Pour Adrian Vatter, ce n’est ni à la majorité ni à la minorité de décider car il est aussi difficile pour la population que pour le Parlement d’évaluer si la liberté de religion a plus ou moins d’importance que les droits de l’enfant ou ceux des animaux. Il préconise une solution d’une autre nature: «Idéalement, un tribunal compétent doit être en mesure de réaliser une pesée d’intérêts basée sur les droits fondamentaux reconnus par la Constitution.»
Une proposition plutôt sacrilège dans une démocratie. La décision d’un tribunal n’est en définitive que le fait de quelques individus. Le politologue ne devrait pas rencontrer un large écho en Suisse.
À votre avis, qui doit décider lorsque la religion entre en conflit avec certaines valeurs de la société? Discutez avec nous dans les commentaires!

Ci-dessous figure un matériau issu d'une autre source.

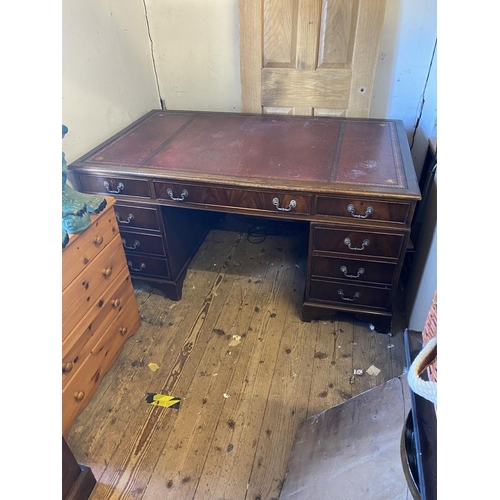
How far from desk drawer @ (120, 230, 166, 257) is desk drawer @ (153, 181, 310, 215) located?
9.6 inches

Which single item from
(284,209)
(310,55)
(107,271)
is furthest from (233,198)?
(310,55)

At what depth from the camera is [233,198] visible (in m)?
1.54

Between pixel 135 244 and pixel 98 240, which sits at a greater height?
pixel 98 240

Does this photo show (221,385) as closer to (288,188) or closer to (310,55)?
(288,188)

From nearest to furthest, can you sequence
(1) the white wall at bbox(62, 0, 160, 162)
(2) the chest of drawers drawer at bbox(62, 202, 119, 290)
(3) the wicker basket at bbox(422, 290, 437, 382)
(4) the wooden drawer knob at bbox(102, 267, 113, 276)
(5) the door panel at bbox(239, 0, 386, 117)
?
(3) the wicker basket at bbox(422, 290, 437, 382), (2) the chest of drawers drawer at bbox(62, 202, 119, 290), (4) the wooden drawer knob at bbox(102, 267, 113, 276), (1) the white wall at bbox(62, 0, 160, 162), (5) the door panel at bbox(239, 0, 386, 117)

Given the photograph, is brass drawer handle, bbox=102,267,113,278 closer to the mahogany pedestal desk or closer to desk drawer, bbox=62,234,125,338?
desk drawer, bbox=62,234,125,338

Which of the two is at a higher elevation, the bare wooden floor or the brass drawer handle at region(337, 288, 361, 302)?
the brass drawer handle at region(337, 288, 361, 302)

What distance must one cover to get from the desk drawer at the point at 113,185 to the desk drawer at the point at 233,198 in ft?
0.22

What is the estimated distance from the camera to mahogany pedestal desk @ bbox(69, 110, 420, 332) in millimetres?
1437

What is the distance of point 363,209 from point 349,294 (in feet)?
1.45

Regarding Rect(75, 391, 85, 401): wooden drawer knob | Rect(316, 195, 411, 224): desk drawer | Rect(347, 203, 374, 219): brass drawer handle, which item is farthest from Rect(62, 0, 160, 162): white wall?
Rect(347, 203, 374, 219): brass drawer handle
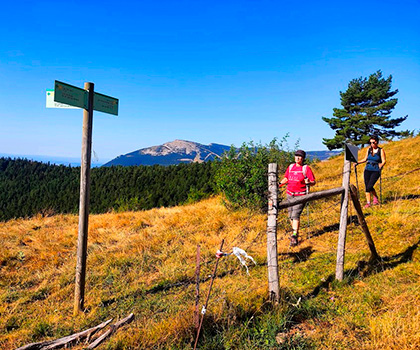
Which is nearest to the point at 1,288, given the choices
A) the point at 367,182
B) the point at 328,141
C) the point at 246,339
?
the point at 246,339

Un livre sur les minorités religieuses dans une démocratie directe
Les auteurs du livre «Vom Schächt- zum Minarettverbot» (De l’interdiction de l’abattage rituel à celle des minarets) examinent si la démocratie directe offre une protection particulière aux minorités religieuses ou si, au contraire, elle les expose à davantage de discriminations. Pour répondre à cette question, ils ont étudié toutes les votations fédérales et cantonales qui ont touché des communautés religieuses depuis 1893.
Adrian Vatter (Hrsg.), Vom Schächt- zum Minarettverbot, Religiöse Minderheiten in der direkten Demokratie, Neue Zürcher Zeitung NZZ Libro, 2011.